Marco Travaglio contro Daria Bignardi. Che giornalismo barbarico

19/02/2016 di Boris Sollazzo

Lo sappiamo, delle polemiche e delle liti tra giornalisti ve ne frega il giusto. Cioè poco e nulla.

E’ giusto così e forse il motivo sta anche nel basso livello del nostro mestiere, soprattutto quando deve saldare nuovi e vecchi conti con un editoriale. E’ quello che è successo con “L’ora Daria”, sapido pezzo del giornalista senza macchia e senza paura contro la nuova direttrice di RaiTre, Daria Bignardi, colpevole di aver tagliato in tempi di par condicio un’intervista ai suoi amici Vauro e Borromeo o di aver chiesto del padre fascista al delfino grillino Di Battista.

Eh sì, perché Marco, che conta amicizie e parentele della collega con la stessa ineleganza con cui storpia i nomi – artificio dialettico piuttosto avvilente per una penna come la sua, ma ormai tratto distintivo della sua prosa -, non nota che quando deve elencare gli sgarbi della conduttrice, giornalista e scrittrice, pensa a chi gli è più vicino. E che forse a lei invidia la nuova posizione perché lui che sognava d’essere il Kingmaker di Beppe ha fallito, mentre lei, a suo dire (e pure di Daria, se è vero che nei confronti di Renzi si sente “come Baudo”), la kingmaker di Matteo lo è stata.

Ma, per carità, la polemica è il sale della vita. E in una politica sempre più noiosa, fa anche bene che due giornalisti si graffino un po’. Ma è fastidioso il sessismo che c’è nel siluro che spara il direttore de Il Fatto Quotidiano. Che parla di lei come sfollagente per i bassi ascolti – è vero, non è mai stata una regina dello share, ma con altri programmi il nostro non è stato così severo, e poi Le invasioni barbariche furono, a loro modo, un cult – e poi la definisce come “nuora di Adriano Sofri”. Che, per dire, al Fatto son passati eccome colleghi (bravissimi, peraltro) con natali o alberi genealogici di tutto riguardo. E poi ricorda anche chi ne è il marito, casualmente editore di un sito che magari un po’ di fastidio a quello del Fatto lo dà. Ma figuriamoci se Marco Travaglio pensa a queste quisquilie, non si abbasserebbe mai.

Vuoi attaccare Daria Bignardi, Marco? Intervistala, mettila alle strette. Magari fai le pulci ai suoi ottimi libri, ad alcune interviste che non sono piaciute neanche a me – la deriva alla Fazio ogni tanto la prende -, non regalarci battute da bar né permettiti di fare una colpa di scelte di vita o colpe dei padri (quello della Bignardi sarebbe stato fascista? Embé? Voi per caso non avete intervistato Dario Fo per i suoi errori di un lontanissimo passato?). Snocciolare il curriculum di lei, poi, è un autogol. E’ stata in tutte le tv più importanti del nostro paese? E’ una garanzia. Pubblica con Mondadori? Lo ha fatto, per dire, anche Saviano. Che ha come agente Beppe Caschetto. Uno su cui è giusto avere qualche riserva, ma di certo non parliamo di Lele Mora.

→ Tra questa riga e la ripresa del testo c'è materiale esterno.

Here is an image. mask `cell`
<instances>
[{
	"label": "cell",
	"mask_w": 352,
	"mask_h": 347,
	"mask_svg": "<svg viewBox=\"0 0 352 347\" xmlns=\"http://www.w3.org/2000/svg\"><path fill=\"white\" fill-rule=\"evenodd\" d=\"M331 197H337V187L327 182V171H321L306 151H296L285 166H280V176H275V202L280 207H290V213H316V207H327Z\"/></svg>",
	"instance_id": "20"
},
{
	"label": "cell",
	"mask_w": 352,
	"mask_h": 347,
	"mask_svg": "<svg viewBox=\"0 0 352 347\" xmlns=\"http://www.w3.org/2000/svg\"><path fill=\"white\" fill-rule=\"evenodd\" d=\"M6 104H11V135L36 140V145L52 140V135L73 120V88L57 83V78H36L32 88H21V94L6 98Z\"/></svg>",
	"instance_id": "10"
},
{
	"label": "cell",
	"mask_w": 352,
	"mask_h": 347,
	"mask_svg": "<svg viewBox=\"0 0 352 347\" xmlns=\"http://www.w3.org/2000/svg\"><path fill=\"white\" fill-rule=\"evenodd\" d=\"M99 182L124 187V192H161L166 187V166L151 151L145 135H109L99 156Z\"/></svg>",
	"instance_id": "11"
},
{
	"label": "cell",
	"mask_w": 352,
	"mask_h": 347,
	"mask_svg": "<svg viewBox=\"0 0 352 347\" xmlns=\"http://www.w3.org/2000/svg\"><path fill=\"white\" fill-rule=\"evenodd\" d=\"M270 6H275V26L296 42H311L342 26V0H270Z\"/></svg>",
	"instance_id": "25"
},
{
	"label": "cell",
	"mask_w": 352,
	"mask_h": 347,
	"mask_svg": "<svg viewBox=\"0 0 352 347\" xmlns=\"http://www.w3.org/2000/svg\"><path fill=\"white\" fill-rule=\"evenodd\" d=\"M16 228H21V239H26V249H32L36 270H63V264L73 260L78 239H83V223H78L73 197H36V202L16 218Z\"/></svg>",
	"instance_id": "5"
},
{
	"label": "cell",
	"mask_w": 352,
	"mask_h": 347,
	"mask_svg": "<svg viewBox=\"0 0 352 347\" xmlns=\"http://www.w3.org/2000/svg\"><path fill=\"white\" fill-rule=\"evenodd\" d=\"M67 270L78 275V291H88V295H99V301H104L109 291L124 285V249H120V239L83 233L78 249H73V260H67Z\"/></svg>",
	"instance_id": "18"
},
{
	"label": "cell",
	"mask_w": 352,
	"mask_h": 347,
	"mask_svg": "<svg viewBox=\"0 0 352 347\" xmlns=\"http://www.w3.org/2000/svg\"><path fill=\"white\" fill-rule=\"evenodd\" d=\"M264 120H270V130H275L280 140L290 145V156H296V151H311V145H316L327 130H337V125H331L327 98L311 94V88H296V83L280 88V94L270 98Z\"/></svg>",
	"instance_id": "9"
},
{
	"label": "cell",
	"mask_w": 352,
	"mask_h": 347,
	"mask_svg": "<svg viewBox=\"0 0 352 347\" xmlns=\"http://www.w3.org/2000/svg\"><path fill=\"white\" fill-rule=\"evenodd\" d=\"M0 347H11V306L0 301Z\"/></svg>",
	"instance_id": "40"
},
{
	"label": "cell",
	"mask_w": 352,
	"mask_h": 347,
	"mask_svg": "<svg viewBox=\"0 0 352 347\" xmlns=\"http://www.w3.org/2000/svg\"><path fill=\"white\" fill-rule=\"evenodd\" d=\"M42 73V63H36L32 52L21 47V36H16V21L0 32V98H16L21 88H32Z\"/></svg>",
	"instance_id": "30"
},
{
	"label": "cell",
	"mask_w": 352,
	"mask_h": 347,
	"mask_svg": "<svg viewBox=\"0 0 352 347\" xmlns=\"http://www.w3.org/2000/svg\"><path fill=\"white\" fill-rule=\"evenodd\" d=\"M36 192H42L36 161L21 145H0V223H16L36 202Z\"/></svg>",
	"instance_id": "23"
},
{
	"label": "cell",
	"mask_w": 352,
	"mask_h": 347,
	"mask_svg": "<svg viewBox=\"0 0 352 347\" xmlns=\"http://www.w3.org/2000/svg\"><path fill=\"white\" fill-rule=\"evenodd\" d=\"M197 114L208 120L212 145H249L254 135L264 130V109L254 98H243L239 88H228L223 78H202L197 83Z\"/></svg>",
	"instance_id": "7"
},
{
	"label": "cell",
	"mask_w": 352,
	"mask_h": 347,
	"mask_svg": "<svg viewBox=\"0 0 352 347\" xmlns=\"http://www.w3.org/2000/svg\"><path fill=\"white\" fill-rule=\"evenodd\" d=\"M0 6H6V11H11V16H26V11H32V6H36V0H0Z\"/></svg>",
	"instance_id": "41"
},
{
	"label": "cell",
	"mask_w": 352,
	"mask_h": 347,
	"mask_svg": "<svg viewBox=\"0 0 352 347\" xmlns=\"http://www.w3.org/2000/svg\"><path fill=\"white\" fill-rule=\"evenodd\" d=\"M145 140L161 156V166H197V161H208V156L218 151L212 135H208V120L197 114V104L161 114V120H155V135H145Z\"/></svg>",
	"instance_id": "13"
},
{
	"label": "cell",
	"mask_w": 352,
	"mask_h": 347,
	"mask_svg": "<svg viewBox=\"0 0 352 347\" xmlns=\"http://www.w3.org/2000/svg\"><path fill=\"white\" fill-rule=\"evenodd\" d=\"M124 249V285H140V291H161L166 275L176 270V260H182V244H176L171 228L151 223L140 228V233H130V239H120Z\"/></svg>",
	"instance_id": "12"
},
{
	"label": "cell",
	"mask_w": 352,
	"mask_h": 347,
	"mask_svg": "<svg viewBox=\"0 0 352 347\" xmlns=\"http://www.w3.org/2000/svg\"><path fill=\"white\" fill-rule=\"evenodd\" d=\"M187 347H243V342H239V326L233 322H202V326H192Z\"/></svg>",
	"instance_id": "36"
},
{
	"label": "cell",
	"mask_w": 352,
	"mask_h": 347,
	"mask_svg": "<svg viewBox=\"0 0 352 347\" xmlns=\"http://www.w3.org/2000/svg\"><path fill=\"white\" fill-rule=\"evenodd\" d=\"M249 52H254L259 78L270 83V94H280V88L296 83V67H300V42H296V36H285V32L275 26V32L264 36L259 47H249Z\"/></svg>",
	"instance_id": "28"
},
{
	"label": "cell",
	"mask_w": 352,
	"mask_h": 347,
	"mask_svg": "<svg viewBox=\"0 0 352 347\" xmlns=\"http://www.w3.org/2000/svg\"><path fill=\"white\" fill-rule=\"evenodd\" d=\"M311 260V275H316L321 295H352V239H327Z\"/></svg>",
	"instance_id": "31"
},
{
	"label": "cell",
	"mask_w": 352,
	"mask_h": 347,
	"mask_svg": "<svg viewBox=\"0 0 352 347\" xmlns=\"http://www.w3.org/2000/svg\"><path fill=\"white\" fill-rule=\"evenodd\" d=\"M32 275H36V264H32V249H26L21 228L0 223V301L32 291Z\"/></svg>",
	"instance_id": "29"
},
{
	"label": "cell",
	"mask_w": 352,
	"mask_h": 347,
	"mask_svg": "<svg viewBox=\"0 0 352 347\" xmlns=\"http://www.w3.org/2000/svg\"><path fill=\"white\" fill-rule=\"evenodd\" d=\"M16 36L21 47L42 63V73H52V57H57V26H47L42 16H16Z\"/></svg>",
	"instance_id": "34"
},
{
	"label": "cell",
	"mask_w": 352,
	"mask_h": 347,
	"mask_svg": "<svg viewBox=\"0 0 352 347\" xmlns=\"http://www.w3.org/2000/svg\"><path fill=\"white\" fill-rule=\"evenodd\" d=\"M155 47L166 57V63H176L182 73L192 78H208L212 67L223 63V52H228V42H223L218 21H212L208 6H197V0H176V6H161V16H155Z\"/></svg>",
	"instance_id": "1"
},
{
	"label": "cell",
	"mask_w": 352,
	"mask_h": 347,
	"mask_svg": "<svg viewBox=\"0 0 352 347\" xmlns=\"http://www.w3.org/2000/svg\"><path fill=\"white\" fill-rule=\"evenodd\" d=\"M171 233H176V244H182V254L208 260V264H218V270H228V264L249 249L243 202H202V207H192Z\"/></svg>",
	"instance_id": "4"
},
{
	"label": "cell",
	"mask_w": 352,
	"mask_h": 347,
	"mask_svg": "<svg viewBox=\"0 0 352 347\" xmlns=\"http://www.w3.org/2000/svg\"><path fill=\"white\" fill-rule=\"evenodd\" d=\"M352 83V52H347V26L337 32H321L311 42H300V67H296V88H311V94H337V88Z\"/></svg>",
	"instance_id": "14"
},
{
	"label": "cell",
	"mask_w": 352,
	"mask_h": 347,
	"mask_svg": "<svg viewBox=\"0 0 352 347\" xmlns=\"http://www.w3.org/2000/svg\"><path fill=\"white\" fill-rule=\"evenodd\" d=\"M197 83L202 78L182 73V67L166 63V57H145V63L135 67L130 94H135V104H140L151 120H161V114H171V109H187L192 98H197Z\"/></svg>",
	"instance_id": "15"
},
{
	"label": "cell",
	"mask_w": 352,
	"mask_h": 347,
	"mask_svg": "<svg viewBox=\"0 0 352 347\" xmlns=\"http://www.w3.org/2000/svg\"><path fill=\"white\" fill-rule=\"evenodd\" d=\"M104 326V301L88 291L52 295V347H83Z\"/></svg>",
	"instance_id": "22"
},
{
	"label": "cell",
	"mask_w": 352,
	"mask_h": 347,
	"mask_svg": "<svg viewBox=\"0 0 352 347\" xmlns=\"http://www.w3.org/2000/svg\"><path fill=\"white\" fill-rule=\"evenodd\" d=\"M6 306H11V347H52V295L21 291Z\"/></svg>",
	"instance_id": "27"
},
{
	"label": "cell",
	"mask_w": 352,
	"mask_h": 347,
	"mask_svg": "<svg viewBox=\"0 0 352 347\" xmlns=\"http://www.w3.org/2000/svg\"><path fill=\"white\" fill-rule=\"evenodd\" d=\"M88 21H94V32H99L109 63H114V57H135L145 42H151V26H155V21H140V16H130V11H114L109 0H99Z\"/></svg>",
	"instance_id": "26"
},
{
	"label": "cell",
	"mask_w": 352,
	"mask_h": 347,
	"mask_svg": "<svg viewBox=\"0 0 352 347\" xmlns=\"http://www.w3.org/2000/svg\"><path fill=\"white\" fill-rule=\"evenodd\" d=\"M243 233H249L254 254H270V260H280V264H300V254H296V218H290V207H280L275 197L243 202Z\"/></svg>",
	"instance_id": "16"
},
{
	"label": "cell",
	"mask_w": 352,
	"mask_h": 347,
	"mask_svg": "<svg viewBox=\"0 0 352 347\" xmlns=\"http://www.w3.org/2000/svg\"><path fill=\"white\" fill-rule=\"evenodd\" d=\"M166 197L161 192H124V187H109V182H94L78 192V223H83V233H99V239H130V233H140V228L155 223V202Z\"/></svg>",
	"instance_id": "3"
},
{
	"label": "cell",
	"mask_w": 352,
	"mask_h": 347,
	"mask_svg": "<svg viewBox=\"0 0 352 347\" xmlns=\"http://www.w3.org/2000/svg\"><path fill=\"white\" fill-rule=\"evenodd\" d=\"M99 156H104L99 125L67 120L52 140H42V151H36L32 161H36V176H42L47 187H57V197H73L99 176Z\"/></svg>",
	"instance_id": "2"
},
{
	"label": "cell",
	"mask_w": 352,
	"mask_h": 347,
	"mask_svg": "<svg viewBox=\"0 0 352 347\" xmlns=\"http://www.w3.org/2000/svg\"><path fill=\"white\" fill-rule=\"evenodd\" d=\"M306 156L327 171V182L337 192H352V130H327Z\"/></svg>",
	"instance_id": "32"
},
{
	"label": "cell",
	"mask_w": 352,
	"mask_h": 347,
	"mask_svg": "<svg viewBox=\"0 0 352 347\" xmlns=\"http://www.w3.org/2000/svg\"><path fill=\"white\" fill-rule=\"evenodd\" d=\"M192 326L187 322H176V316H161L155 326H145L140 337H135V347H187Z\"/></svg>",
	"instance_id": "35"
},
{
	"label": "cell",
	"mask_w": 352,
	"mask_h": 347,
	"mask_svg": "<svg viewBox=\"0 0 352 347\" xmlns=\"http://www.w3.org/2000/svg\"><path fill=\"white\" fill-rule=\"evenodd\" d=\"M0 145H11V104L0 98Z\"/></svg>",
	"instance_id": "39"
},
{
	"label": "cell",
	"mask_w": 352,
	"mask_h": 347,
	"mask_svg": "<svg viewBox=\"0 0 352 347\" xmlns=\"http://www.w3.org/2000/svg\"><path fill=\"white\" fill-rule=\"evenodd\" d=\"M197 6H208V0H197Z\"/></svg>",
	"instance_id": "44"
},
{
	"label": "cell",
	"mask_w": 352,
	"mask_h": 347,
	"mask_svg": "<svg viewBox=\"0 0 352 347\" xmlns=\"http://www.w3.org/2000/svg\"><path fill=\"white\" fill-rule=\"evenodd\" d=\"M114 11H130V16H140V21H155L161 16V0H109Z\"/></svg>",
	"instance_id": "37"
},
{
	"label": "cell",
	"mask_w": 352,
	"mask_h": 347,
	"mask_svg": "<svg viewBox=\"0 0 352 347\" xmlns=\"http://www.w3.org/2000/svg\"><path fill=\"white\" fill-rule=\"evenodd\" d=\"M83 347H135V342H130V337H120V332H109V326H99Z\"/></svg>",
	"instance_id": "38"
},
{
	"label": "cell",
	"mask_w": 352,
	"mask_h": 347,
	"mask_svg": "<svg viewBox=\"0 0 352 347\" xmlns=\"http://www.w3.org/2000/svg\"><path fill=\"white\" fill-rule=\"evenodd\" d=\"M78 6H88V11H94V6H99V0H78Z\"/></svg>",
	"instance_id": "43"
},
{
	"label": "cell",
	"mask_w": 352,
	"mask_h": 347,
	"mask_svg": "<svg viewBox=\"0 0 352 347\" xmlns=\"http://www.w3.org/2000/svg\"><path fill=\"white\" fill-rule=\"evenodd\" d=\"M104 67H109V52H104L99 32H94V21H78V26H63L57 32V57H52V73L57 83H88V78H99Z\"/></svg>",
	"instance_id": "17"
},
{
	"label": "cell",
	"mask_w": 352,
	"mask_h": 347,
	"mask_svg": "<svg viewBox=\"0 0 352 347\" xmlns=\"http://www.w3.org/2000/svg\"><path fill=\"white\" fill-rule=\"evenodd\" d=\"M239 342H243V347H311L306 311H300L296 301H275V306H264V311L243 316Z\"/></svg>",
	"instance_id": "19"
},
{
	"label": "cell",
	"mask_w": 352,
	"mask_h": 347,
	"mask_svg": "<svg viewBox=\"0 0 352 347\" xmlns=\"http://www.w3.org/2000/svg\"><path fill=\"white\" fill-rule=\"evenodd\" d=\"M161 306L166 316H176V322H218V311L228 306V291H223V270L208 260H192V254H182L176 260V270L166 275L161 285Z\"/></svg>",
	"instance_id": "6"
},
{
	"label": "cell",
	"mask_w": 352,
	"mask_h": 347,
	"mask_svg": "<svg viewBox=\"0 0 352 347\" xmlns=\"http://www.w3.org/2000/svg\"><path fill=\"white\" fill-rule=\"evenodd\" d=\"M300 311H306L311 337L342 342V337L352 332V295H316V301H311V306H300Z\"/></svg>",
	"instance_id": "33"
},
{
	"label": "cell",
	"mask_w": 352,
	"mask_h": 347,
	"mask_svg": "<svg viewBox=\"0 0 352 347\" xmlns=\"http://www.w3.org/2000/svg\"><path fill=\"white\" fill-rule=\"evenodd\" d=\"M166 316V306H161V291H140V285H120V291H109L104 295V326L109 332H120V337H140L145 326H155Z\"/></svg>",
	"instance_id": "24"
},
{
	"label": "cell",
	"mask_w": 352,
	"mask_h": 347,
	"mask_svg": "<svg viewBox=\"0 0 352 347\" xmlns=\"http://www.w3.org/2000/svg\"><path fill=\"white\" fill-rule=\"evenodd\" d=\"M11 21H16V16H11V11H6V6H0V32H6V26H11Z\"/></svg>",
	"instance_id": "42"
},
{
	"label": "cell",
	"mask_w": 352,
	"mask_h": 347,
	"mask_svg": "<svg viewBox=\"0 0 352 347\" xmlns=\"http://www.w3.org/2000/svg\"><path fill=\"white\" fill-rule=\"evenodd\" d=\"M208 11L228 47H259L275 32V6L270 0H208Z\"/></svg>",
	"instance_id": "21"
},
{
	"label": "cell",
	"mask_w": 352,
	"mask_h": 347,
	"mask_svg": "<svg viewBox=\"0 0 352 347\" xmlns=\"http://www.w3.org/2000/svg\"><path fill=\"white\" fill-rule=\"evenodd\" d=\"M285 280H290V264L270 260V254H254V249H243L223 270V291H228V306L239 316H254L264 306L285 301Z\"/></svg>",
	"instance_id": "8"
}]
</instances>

Definire un professionista come Antonio Campo Dall’Orto come “il suo”, parlare di una collega come Leopolda Bignardi, non è da grande giornalista. Non è da allievo di Indro Montanelli che, anche quando giocava con le parole in modo pesante, non si regalava calembour troppo facili.
Allora, caro Travaglio, se come me sei preoccupato di una scacchiera dell’informazione troppo orientata verso Renzi, non attaccare un tuo pari con del rozzo bullismo giornalistico. Vuoi denunciare quanto il recente riposizionamento del Risiko dei grandi giornali abbia sorriso al nuovo premier? Fallo, ti applaudirò. Vuoi indicare come le scelte Rai siano a lui troppo affini per far sì che si sviluppi un dibattito forte tra i due mondi, come dimostra l’affaire Massimo Giannini, a cui quest’ultimo, da grande giornalista ha risposto alla grande (“La Rai può licenziarmi, il Partito Democratico no”)? Fallo, ti sosterrò.

Ma se fai così mi fai solo venire in mente che dietro al tuo attacco c’è, nel migliore dei casi, antipatia personale. Nel peggiore, un opportunismo alquanto furbo. E come substrato di tutto, c’è il sospetto che contro un uomo non avresti usato le stesse parole, battute e insinuazioni.